NCAA should make cheaters truly pay
It’s time for the NCAA to go after cheaters like the Drug Enforcement Agency does drug dealers.
Because if college sports’ governing body is truly committed to cracking down on the sordid epidemic of illicit payments to players, unscrupulous coaches and the lies to cover it all up, it’s going to have to take away what matters most to athletic departments: the money.
Continue with reducing scholarships and postseason bans, but change the rules to allow the NCAA Committee on Infractions to also penalize schools the next fiscal year by seizing the money they receive from their conferences, just like the DEA takes illegal proceeds from drug dealers.
That’s millions of dollars for BCS conference schools. Let the seriousness of the violations determine how much money is seized.
If it’s a situation like LSU recently receiving a year of probation for major violations in the recruitment of a former player, take half of the reported $18 million average that each Southeastern Conference school receives annually from the conference.
In the case of the Ohio State saga, take all $22.6 million from the Buckeyes that each Big Ten school reportedly receives annually.
And if the allegations of payments, prostitutes and an abortion for a girlfriend financed for University of Miami players by convicted Ponzi scheme architect and booster Nevin Shapiro are true, seize the reported $13 million the Hurricanes receive from the Atlantic Coast Conference for years.
To show how serious the NCAA is about pursuing cheaters, it should display the seized millions in stacks of cash at a news conference, where President Mark Emmert can discuss the specifics of the infractions case and reiterate his organization’s aggressive stance, just like the DEA does after making large drug busts.
Extreme, yes, but desperate times like these demand drastic measures.

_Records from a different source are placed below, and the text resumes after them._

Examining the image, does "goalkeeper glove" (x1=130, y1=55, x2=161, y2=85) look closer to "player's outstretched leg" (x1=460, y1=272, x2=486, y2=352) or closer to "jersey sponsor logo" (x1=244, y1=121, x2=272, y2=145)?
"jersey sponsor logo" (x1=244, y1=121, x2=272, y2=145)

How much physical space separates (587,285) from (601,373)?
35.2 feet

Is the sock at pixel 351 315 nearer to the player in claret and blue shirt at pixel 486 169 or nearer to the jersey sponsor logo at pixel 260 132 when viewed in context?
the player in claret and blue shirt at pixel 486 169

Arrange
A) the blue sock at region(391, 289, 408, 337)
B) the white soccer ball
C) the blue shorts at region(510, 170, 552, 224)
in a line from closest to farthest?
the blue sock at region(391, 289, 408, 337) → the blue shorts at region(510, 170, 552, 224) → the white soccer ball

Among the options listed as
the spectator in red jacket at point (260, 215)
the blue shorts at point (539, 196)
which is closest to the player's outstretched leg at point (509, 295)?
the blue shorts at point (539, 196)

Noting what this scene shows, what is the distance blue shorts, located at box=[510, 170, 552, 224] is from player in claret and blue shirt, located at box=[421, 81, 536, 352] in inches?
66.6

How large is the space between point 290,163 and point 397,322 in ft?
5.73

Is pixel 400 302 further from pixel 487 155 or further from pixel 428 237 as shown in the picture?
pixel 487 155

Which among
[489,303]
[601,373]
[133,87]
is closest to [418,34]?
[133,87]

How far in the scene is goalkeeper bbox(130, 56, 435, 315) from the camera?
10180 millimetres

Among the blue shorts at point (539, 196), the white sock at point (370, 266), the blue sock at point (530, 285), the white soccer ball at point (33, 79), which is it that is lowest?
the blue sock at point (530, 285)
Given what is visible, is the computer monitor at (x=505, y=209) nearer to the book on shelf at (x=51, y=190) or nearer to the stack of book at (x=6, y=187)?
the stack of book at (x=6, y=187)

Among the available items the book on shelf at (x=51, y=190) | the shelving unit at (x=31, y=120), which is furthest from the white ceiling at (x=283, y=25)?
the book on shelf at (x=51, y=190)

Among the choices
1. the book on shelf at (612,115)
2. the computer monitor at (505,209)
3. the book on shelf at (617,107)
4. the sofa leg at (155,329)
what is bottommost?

Other than the unlikeliness of bringing back the death penalty, it’s perhaps the only way to get the attention of clueless university administrators — those like Ohio State president E. Gordon Gee, who infamously told reporters that he hoped Jim Tressel wouldn’t fire him after the former Buckeyes coach was busted in March for lying about his knowledge of illegal benefits his players received.
College athletics are all fun and games; that is, until the money stops flowing or a university has to subsidize them even more than the majority are already doing.
But even losing millions of dollars might not be enough. That’d just be the cost of doing business at Auburn, Miami and USC to win a national championship.
So the ante must be raised even higher than the stakes. That means taking the money the NCAA seizes from a school and distributing it equally among its fellow conference members.
That gives financial incentive for schools to police each other. It makes it like a Crime Stoppers for college sports in which coaches and administrators could contact the NCAA with tips on violations that could eventually pay off for them with a monetary reward.
Schools in the SEC already turn each other in like DEA informants, but just imagine if the rest of the conferences did. The potential combination of financial loss and monetary benefit to your competition would give coaches and administrators millions of reasons to make sure they were following NCAA rules.
And if I were a president or athletic director at a university that received seized money, I would at least use some of it to give bonuses to coaches who followed the rules and perhaps more to those who might have been involved in turning in the punished school.
Again, it all sounds outrageous, but several of college football’s top coaches have privately expressed interest in the concept. They would say it publicly, but worry about upsetting the hierarchy of college athletics.
“That’s really the only way to do it,” says one coach, who spoke only on the condition of anonymity.
Just don’t count on the NCAA seizing anyone’s money anytime soon. It, too, worships at the altar of the almighty dollar, so much so that its nonprofit status should have been stripped years ago.
That’s too bad because there’s a war to be waged on cheaters. One that actually makes them pay.